* TASK INSTRUCTIONS:
All that is needed is each line of the entries holding the word "annotators", copied as it stands.

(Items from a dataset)
○ ○ ○

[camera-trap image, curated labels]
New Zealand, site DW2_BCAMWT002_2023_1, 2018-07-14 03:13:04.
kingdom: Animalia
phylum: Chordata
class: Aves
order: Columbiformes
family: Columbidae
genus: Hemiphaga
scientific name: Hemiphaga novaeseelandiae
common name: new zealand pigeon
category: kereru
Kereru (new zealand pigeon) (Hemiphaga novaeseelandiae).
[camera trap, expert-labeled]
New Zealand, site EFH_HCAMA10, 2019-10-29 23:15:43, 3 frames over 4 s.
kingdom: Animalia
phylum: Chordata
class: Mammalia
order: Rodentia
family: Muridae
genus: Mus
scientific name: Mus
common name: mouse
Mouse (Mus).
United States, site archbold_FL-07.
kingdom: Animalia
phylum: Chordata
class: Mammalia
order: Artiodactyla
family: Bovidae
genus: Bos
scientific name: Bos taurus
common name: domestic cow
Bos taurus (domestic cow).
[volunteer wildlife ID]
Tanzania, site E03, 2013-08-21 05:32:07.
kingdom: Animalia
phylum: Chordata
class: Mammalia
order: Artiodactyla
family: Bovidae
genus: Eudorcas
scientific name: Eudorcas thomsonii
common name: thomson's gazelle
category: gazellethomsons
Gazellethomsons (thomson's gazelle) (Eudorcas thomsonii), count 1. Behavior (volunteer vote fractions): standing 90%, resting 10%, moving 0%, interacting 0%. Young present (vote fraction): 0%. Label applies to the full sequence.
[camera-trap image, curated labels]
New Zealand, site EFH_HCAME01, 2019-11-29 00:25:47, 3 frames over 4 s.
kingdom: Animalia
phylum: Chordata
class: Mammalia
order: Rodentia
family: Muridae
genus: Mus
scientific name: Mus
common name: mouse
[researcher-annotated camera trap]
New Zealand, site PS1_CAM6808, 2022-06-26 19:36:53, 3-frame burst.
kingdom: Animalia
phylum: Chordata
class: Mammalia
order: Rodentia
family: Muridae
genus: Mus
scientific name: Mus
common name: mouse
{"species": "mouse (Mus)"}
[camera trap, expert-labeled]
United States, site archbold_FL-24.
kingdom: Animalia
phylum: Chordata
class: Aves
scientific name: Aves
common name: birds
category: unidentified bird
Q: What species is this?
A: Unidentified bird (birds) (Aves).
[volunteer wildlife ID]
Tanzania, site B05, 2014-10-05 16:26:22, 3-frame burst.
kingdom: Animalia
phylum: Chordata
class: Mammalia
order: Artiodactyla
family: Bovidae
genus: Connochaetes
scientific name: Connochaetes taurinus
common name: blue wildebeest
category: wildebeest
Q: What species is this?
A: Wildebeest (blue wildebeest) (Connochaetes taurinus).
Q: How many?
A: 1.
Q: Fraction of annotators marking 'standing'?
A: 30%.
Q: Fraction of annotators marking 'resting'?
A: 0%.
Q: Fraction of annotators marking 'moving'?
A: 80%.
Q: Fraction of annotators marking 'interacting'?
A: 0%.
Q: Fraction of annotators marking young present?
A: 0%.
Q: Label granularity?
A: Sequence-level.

○ ○ ○

* WORKED SOLUTION:
Q: Fraction of annotators marking 'standing'?
Q: Fraction of annotators marking 'resting'?
Q: Fraction of annotators marking 'moving'?
Q: Fraction of annotators marking 'interacting'?
Q: Fraction of annotators marking young present?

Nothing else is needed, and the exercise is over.